— start SUPPLIED MATERIAL —

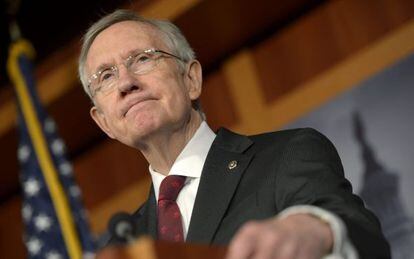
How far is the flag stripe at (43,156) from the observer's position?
3.79 metres

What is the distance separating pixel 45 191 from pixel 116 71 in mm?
1959

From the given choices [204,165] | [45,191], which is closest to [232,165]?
[204,165]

— end SUPPLIED MATERIAL —

TASK GOAL:
Please write out the whole listing above again, leaving out the pictures, and multiply every number in the answers (the distances and the pixel coordinates) by 1.8, rounding each result to as many decimal places as the original had, with halves rounded up.

SOLUTION TO THIS PROBLEM:
How far is the flag stripe at (43,156) from the observer's position?
6.82 metres

What is the distance separating pixel 45 191 from pixel 116 71 in mm?
3526

From the given choices [204,165] | [45,191], which is closest to [232,165]?
[367,297]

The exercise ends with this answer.